However, in 2005, the dollar strengthened against the Euro which had a negative
effect on our results of operations. Our South American operations were
negatively impacted by the devaluation in 2000 of the Brazilian currency as well
as by the devaluation of the Argentine currency in 2002. We do not generally
seek to mitigate this translation effect through the use of derivative financial
instruments.

  FURTHER SIGNIFICANT CHANGES IN OUR STOCKHOLDER COMPOSITION MAY JEOPARDIZE OUR
  ABILITY TO USE SOME OR ALL OF OUR NET OPERATING LOSS CARRYFORWARDS.

     As of December 31, 2005, we had a U.S. Federal tax net operating loss
("NOL") carryforwards of $566 million available to reduce taxable income in
future years, and these NOL carryforwards expire in various years through 2025.
The federal tax effect of these NOL's is $198 million and is recorded as a

                                        26


deferred tax asset on our balance sheet as of December 31, 2005. We also have
state NOL carryforwards at December 31, 2005 of $720 million, which will expire
in varying amounts from 2006 to 2025. The tax effect of the state NOL, net of a
valuation allowance, is $27 million and is recorded as a deferred tax asset on
our balance sheet at December 31, 2005. Our ability to utilize our NOL
carryforwards could become subject to significant limitations under Section 382
of the Internal Revenue Code ("Section 382") if we undergo a majority ownership
change. We would undergo a majority ownership change if, among other things, the
stockholders who own or have owned, directly or indirectly, five percent or more
of our common stock or are otherwise treated as five percent stockholders under
Section 382 and the regulations promulgated thereunder, increase their aggregate
percentage ownership of our stock by more than 50 percentage points over the
lowest percentage of stock owned by these stockholders at any time during the
testing period, which is generally the three-year period preceding the potential
ownership change. In the event of a majority ownership change, Section 382
imposes an annual limitation on the amount of taxable income a corporation may
offset with the NOL carryforwards. Any unused annual limitation may be carried
over to later years until the applicable expiration of the respective NOL
carryforwards. If we were to undergo a majority ownership change, we would be
required to record a reserve for some or all of the asset currently recorded on
our balance sheet. As of December 31, 2005, we believe that there has not been a
significant change in our ownership during the prior three years. We cannot,
however, assure you that we will not undergo a majority ownership change in the
future. Further, because an ownership change for federal tax purposes can occur
based on trades among our existing stockholders, whether we undergo a majority
ownership change may be a matter beyond our control.

ITEM 1B. UNRESOLVED STAFF COMMENTS.

     NONE.

ITEM 2. PROPERTIES.

     We lease our principal executive offices, which are located at 500 North
Field Drive, Lake Forest, Illinois, 60045.

     Walker's consolidated businesses operate 13 manufacturing facilities in the
U.S. and 35 manufacturing facilities outside of the U.S., operate four
engineering and technical facilities worldwide and share two other such
facilities with Monroe. Sixteen of these manufacturing plants are JIT
facilities. Walker operates four additional manufacturing facilities outside of
the U.S. through four non-controlled joint ventures, three of which are JIT
facilities.

*Data lines*.
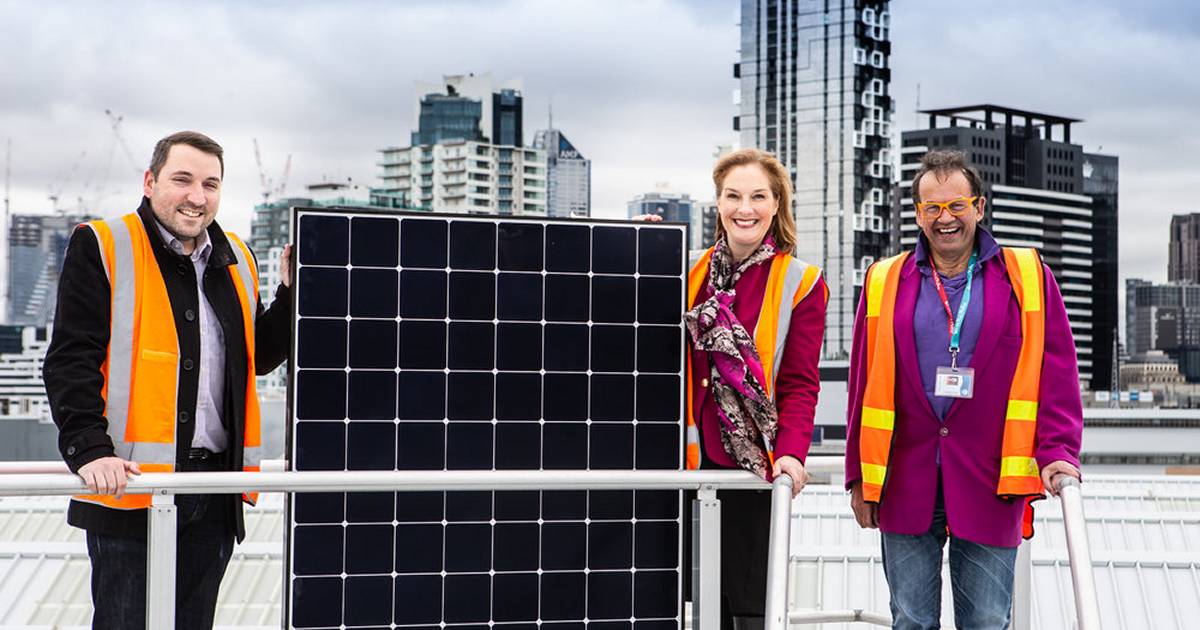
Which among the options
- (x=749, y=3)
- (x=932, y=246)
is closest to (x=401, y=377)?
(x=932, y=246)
---
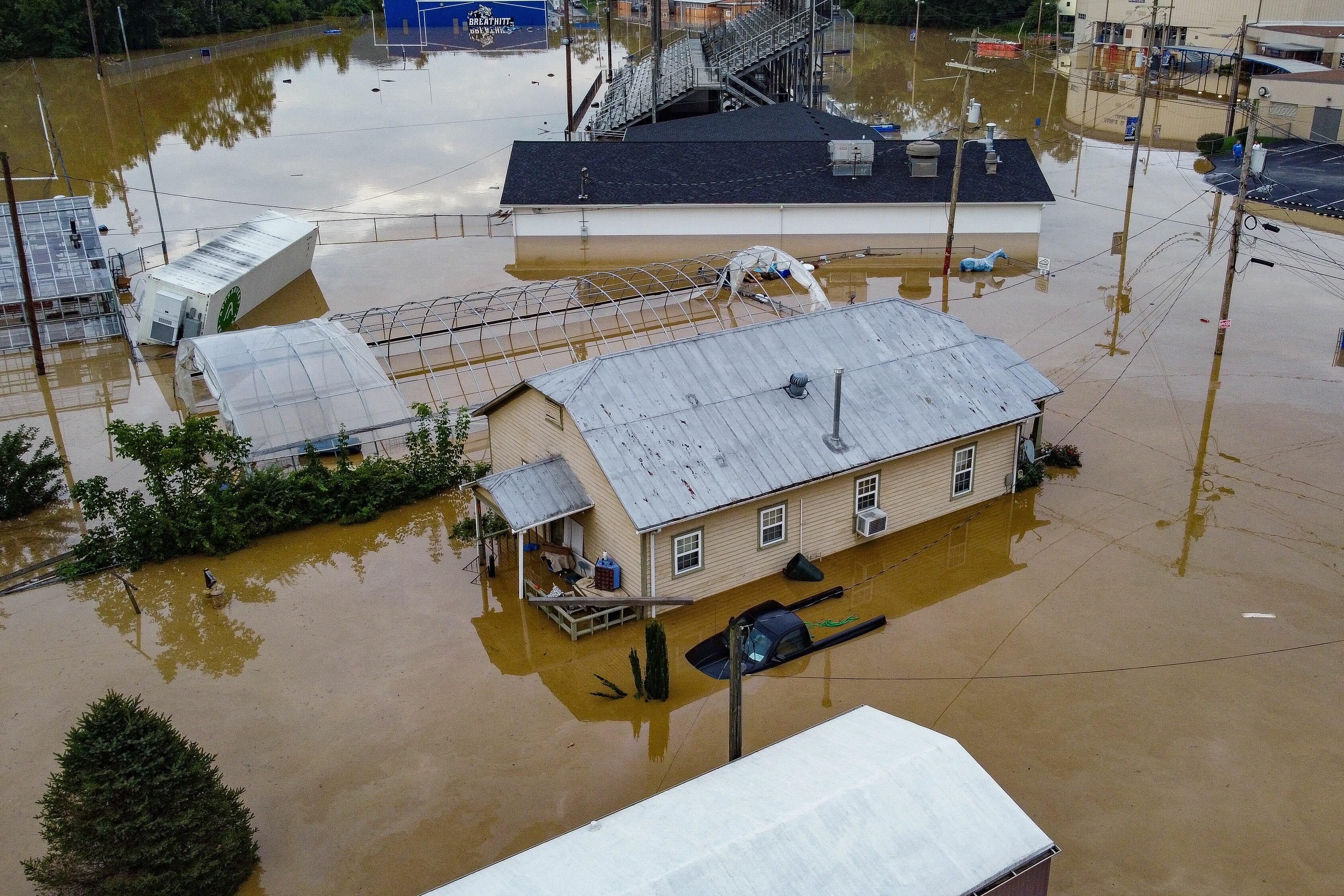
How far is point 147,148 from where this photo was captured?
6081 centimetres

*Tasks to perform*.
- A) List every line of the listing that contains the word "from".
- B) Write a continuation of the passage on tax loss carryforwards and company properties, beginning after its final sentence.

*Response list*.
- A)
How far is point 147,148 from where this photo was captured?

- B)
     Monroe's consolidated businesses operate nine manufacturing facilities in
the U.S. and 22 manufacturing facilities outside the U.S., operate seven
engineering and technical facilities worldwide and share two other such
facilities with Walker. Seven of these manufacturing plants are JIT facilities.

     The above-described manufacturing locations outside of the U.S. are located
in Argentina, Australia, Belgium, Brazil, Canada, China, the Czech Republic,
Denmark, France, Germany, India, Mexico, New Zealand, Poland, Portugal, Russia,
Spain, South Africa, Sweden, Thailand and the United Kingdom, We also have sales
offices located in Australia, Argentina, China, Crotia, Egypt, Greece, Hungary,
Italy, Japan, Lithuania, Singapore, Turkey and the Ukraine.

     We own approximately one half of the properties described above and lease
the other half. We hold nine of the above-described international manufacturing
facilities through eight joint ventures in which we own a controlling interest.
In addition, we hold four others through four joint ventures in which we own a
non-controlling interest. We also have distribution facilities at our
manufacturing sites and at a few offsite locations, substantially all of which
we lease.

     We believe that substantially all of our plants and equipment are, in
general, well maintained and in good operating condition. They are considered
adequate for present needs and, as supplemented by planned construction, are
expected to remain adequate for the near future.

                                        27


     We also believe that we have generally satisfactory title to the properties
owned and used in our respective businesses.

ITEM 3. LEGAL PROCEEDINGS.

     As of December 31, 2005, we are designated as a potentially responsible
party in one Superfund site. We have estimated our share of the remediation
costs for this site to be close to zero. In addition to the Superfund site, we
may have the obligation to remediate current or former facilities, and we
estimate our share of remediation costs at these facilities to be approximately
$8 million. For the Superfund site and the current and former facilities, we
have established reserves that we believe are adequate for these costs. Although
we believe our estimates of remediation costs are reasonable and are based on
the latest available information, the cleanup costs are estimates and are
subject to revision as more information becomes available about the extent of
remediation required. At some sites, we expect that other parties will
contribute to the remediation costs. In addition, at the Superfund site, the
Comprehensive Environmental Response, Compensation and Liability Act provides
that our liability could be joint and several, meaning that we could be required
to pay in excess of our share of remediation costs. Our understanding of the
financial strength of other potentially responsible parties at the Superfund
site, and of other liable parties at our current and former facilities, has been
considered, where appropriate, in our determination of our estimated liability.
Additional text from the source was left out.